The museum and the palace tours had been closed to visitors all week in order to prepare for the Gala. As a result the palace and its grounds were in a state of absolute frenzy, with helicopters landing on the palace helipad on a seemingly constant basis. And the Gala was still a day away!
She’d never known the palace to be such a hive of activity. There was a buzz about the place, and information and gossip were being dripped in from so many sources, including the more serious museum curators, whose heads were usually stuck in historical tomes, that it seemed like a spreading infection.
The Orchestre National de Paris had arrived to great fanfare, a world-famous circus troupe had been spotted lurking in the grounds, the gardens had been closed off to allow even more blooms to be planted... Everywhere Amy went something magical was occurring.
The exhibition was to all intents and purposes ready for the very exclusive private tour that would be conducted after the pre-Gala lunch. Another, less exclusive tour would take place on Sunday, and the museum and exhibition would open to the public on Monday. From then on it really would be all systems go. Ticket demand had exceeded expectations.
She wanted it to be perfect—not just because of her professional pride, but also for Helios, his grandfather and his brothers.
‘Your meeting with Helios,’ Pedro said. ‘He’s waiting for you in his private offices.’
‘Oh.’ She rubbed at her lips, avoiding Greta’s curious stare, willing them both not to notice the flames licking at her face.

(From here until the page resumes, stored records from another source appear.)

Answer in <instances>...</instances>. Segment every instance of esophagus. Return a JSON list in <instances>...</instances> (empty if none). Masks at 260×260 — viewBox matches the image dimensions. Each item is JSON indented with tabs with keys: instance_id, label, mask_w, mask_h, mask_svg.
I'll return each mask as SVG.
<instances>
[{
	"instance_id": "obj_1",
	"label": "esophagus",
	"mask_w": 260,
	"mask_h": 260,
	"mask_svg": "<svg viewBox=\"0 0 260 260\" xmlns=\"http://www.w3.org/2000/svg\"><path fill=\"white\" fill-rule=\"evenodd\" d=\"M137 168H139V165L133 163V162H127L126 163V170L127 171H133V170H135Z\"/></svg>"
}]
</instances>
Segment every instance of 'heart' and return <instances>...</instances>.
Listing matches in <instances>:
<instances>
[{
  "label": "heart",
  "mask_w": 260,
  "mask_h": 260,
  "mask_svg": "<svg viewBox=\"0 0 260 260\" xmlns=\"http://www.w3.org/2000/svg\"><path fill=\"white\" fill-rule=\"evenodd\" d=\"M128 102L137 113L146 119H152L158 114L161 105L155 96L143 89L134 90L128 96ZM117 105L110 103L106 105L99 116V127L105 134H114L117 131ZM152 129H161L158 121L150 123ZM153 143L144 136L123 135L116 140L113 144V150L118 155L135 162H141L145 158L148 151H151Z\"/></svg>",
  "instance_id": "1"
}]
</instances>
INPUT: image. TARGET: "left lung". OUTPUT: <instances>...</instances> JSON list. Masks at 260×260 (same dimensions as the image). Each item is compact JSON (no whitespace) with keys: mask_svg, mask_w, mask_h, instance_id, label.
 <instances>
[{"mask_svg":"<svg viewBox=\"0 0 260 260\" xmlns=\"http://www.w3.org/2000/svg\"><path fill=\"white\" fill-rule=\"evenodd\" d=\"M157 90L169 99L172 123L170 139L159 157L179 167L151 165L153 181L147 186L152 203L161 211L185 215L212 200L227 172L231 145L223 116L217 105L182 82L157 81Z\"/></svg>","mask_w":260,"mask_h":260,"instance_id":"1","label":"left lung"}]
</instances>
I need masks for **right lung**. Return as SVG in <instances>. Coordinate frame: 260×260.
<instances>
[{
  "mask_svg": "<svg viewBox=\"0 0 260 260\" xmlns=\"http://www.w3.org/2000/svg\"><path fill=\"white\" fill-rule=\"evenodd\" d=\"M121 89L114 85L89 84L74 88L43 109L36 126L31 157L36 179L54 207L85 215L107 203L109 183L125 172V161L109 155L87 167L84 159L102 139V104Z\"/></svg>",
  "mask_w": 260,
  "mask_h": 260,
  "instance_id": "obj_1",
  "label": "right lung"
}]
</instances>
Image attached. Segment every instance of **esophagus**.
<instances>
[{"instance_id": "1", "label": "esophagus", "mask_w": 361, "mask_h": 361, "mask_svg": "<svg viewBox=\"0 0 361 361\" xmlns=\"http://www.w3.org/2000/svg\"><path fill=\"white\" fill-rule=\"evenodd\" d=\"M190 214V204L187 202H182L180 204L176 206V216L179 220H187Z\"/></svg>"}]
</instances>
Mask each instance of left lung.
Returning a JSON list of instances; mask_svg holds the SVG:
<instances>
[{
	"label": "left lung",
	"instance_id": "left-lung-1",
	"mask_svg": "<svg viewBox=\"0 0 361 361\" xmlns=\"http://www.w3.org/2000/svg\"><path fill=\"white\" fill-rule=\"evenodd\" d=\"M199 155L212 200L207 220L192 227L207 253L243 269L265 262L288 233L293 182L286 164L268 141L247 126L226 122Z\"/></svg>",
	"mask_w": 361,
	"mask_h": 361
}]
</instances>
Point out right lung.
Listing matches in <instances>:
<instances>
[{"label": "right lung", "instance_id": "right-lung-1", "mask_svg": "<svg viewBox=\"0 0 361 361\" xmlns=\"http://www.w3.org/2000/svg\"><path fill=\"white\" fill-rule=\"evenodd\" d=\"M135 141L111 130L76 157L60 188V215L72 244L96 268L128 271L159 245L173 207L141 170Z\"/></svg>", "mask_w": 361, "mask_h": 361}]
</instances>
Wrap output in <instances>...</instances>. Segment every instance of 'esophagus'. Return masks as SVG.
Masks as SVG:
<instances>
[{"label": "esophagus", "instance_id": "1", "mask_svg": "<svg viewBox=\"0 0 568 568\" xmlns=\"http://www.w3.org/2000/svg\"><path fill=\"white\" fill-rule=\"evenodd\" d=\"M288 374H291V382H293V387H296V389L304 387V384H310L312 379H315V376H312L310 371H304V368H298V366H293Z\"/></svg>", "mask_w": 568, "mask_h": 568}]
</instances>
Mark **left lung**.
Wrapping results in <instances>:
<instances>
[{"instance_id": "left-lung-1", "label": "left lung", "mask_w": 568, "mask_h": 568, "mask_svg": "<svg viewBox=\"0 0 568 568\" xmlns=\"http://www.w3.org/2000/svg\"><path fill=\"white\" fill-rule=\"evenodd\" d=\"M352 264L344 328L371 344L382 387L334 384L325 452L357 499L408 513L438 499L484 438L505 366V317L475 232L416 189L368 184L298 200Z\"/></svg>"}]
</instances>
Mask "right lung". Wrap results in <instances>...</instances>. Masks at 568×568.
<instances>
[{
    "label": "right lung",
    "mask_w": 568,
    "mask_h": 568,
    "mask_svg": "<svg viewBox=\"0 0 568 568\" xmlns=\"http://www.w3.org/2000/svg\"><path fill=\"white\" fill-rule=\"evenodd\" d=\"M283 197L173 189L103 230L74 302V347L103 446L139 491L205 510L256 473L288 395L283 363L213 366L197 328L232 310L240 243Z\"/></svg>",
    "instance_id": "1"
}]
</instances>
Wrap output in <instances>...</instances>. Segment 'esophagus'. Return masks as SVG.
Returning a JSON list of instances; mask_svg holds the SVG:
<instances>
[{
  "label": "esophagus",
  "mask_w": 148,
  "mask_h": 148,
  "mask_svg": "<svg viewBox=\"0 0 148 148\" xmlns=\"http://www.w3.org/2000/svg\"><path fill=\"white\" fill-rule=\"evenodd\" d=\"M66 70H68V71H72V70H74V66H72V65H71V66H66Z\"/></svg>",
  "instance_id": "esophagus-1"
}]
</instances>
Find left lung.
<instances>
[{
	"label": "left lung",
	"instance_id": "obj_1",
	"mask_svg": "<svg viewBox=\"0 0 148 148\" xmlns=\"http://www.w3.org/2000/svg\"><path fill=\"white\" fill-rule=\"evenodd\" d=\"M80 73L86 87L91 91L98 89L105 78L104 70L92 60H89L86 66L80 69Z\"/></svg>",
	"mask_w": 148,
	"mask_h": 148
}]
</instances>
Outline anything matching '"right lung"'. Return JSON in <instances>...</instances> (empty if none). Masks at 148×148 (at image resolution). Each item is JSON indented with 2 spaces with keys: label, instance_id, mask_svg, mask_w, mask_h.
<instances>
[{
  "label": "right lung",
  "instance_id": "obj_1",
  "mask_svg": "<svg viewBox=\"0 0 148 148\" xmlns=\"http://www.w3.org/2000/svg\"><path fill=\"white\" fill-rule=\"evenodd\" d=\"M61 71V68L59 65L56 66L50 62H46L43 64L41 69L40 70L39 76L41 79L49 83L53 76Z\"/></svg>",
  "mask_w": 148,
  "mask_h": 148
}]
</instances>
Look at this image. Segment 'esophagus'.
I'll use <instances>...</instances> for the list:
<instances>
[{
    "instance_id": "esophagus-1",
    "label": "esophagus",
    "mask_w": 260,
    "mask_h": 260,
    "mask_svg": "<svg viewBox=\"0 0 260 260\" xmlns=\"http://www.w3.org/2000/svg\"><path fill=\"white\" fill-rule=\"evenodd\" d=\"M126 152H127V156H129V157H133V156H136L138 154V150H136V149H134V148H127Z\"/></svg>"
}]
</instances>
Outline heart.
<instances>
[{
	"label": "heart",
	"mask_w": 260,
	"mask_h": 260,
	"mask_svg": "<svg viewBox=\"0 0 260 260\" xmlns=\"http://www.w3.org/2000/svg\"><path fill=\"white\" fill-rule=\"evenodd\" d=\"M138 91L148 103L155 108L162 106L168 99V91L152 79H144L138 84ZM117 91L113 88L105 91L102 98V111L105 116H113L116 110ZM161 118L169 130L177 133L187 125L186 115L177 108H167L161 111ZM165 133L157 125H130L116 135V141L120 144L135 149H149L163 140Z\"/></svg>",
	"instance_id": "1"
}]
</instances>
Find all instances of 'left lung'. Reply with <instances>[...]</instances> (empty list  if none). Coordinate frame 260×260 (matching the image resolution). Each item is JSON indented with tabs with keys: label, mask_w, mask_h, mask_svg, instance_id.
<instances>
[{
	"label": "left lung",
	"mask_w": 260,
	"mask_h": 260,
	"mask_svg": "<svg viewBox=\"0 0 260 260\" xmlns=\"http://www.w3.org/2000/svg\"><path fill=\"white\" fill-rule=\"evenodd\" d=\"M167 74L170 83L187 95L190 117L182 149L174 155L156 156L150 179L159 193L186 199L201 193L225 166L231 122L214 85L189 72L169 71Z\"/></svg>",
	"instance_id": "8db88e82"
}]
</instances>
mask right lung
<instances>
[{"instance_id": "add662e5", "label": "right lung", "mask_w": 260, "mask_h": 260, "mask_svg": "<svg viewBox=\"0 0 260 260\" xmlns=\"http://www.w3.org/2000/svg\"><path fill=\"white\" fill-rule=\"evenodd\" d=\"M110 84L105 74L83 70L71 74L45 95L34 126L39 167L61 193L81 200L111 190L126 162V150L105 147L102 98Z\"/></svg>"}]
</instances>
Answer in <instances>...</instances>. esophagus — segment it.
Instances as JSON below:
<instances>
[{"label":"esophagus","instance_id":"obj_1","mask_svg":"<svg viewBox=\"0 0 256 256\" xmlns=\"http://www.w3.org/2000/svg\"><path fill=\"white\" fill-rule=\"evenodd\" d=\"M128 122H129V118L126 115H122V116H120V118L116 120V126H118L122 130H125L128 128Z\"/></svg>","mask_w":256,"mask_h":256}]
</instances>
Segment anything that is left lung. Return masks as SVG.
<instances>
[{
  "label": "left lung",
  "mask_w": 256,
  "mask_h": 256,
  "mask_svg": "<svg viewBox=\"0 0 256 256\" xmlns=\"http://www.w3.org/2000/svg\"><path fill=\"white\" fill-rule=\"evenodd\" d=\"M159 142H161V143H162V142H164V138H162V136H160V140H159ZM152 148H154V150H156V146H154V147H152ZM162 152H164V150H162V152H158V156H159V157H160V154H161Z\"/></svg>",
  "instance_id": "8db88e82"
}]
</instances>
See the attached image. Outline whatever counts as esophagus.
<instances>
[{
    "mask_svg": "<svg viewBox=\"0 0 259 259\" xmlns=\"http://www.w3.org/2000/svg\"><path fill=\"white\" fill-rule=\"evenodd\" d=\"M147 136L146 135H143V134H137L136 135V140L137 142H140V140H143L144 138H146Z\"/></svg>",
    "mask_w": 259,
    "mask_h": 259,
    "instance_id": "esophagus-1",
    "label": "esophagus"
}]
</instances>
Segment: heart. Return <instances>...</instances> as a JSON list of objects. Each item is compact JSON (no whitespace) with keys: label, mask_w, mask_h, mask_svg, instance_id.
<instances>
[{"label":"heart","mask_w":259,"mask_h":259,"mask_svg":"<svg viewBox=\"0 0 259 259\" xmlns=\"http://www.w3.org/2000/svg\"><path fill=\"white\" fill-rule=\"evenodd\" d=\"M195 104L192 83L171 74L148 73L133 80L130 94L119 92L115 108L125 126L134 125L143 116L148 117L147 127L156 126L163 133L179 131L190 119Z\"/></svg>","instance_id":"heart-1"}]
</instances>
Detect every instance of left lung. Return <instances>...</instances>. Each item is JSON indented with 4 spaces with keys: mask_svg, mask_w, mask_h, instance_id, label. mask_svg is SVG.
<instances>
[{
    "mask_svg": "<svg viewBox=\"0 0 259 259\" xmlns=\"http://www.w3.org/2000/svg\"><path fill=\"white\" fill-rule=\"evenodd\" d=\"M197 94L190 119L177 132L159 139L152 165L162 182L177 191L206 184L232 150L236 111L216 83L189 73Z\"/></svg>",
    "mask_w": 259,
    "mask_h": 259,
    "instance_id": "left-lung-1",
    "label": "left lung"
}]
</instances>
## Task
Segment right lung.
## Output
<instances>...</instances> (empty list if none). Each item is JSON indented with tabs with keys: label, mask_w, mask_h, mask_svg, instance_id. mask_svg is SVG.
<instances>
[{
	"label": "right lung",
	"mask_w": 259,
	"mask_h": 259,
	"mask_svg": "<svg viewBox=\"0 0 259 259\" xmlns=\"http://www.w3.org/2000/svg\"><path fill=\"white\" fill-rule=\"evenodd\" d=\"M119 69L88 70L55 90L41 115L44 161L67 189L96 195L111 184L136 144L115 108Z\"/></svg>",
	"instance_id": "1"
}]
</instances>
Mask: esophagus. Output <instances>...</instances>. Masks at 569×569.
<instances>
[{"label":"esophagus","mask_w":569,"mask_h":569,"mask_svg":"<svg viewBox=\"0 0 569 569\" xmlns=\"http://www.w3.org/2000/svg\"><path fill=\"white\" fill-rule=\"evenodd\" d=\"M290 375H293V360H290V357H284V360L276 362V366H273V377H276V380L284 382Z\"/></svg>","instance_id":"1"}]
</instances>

Helios had been as good as his word. No one knew they were sharing a bed again, not even Greta. It wasn’t just guilt preventing Amy from confiding in her friend, but the feeling that what she and Helios had now was just too intimate to share.
‘Yes. Yes, I remember.’
Excusing herself politely, still not meeting their eyes, Amy hurried away. When she’d kissed Helios goodbye that morning, before coming to work, she’d assumed that he would be flat-out busy all day. His itinerary had given her a headache just looking at it. A frisson ran up her spine as she imagined what he might be wanting from her. She doubted very much that it had anything to do with the museum.